[Text under study Boundary: Start]

The earlier a child is treated for cerebral palsy, the better chance the child has to improve mobility and cognitive development. Early intervention takes advantage of the body’s greater resiliency in youth.
But even after early treatments, cerebral palsy must be well managed over a person’s lifetime. As those with cerebral palsy grow into adolescence, adulthood, and older age, their needs may change and they may require different treatment approaches.
Cerebral palsy can involve a number of different disabilities and complications, so treatment is multidisciplinary. That means treatment involves visits to doctors and care providers from various specialties.
Depending on a person’s particular needs, any of the following types of healthcare professionals may participate in the treatment team:
- A developmental pediatrician diagnoses cerebral palsy and tracks a person’s overall physical, emotional, and cognitive development.
- A neurologist, possibly more than one if the person has a seizure disorder, may prescribe medications designed to address a person’s brain injuries.
- A physical therapist helps a person manage physical difficulties.
- An occupational therapist helps a person learn everyday living skills.
- A speech therapist helps with language development.
- An orthopedic surgeon recommends and performs surgeries.
- A respiratory therapist helps with breathing problems.
- A nutritionist or dietitian recommends a healthy diet.
- Psychologist(s) assess a person’s behavior.
- Psychiatrists may help those who have a coexisting mental health disorder.

[Text under study Boundary: End]
[Dataset extract Boundary: Start]

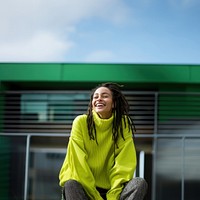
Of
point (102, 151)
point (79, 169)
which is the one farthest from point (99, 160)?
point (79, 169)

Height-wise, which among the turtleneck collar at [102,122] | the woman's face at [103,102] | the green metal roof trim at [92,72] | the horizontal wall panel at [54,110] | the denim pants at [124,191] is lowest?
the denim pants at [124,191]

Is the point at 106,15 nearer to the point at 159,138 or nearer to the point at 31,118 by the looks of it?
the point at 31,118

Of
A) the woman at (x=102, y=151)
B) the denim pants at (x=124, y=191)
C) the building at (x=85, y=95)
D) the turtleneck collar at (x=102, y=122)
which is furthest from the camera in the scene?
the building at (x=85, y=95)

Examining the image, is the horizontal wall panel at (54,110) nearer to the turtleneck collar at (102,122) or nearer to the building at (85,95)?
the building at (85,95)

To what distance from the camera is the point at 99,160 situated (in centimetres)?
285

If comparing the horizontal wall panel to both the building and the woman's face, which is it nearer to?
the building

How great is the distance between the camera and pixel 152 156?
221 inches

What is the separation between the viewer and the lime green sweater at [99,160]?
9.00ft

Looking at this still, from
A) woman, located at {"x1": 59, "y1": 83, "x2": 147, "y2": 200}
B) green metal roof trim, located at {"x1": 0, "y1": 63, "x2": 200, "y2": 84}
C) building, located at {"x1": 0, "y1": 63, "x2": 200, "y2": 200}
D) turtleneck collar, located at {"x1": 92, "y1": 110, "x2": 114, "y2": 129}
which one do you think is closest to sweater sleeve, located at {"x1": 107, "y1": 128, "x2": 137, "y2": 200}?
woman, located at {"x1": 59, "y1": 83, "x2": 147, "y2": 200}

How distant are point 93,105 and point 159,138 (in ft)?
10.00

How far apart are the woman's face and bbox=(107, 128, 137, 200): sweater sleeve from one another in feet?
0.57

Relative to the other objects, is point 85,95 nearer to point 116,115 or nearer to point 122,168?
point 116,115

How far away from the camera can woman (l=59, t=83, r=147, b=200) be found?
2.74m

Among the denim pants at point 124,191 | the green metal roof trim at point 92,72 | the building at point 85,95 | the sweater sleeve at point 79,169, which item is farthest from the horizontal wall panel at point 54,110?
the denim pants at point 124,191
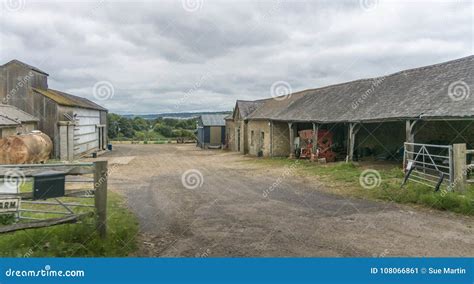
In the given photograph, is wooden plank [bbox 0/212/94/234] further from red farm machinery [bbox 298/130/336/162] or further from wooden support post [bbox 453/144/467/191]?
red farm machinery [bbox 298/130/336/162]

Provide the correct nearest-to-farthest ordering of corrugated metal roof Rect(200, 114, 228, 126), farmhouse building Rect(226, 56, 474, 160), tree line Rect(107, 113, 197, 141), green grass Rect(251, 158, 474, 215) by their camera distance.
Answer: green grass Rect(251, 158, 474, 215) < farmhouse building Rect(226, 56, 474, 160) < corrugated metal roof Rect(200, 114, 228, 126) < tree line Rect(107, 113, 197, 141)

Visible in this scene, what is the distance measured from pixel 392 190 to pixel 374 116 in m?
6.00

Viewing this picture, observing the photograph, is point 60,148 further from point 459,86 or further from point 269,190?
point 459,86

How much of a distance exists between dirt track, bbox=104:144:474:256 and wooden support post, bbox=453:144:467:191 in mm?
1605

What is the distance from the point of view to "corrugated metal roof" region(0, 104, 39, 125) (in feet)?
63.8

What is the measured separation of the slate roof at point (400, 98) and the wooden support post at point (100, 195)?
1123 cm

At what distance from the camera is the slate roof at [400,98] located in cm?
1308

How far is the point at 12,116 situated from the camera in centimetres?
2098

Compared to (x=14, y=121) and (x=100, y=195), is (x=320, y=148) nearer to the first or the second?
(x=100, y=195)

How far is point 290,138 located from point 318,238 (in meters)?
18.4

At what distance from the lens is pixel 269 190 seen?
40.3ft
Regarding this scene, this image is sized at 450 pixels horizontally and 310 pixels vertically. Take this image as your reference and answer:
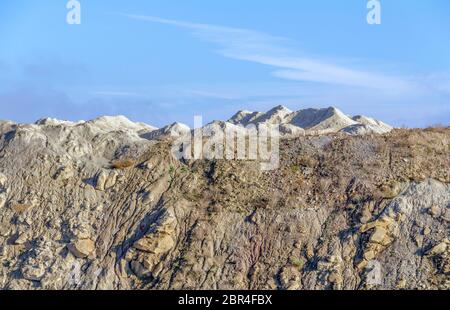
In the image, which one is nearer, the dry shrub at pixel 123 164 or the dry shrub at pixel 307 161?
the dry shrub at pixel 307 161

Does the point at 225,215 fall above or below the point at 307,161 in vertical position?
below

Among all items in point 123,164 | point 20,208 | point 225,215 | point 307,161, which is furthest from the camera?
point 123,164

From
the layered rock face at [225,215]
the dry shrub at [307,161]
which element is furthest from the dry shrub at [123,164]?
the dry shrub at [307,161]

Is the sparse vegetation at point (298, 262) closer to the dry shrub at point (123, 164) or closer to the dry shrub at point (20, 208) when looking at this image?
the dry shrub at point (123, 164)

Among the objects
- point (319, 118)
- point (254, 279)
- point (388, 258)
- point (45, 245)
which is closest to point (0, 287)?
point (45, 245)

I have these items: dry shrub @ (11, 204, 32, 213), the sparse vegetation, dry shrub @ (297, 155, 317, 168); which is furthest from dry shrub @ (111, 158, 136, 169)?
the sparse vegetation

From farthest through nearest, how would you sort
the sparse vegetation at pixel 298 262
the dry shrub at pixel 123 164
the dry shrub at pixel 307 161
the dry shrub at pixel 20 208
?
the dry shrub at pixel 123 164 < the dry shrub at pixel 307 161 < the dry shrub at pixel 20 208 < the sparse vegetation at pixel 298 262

[Dataset extract Boundary: End]

> [Required work] Print, word for word, the stretch of the cerebral palsy text that begins at "Depending on a" and stops after "everyday living skills.".

> [Result of the task]
Depending on a person’s particular needs, any of the following types of healthcare professionals may participate in the treatment team:
- A developmental pediatrician diagnoses cerebral palsy and tracks a person’s overall physical, emotional, and cognitive development.
- A neurologist, possibly more than one if the person has a seizure disorder, may prescribe medications designed to address a person’s brain injuries.
- A physical therapist helps a person manage physical difficulties.
- An occupational therapist helps a person learn everyday living skills.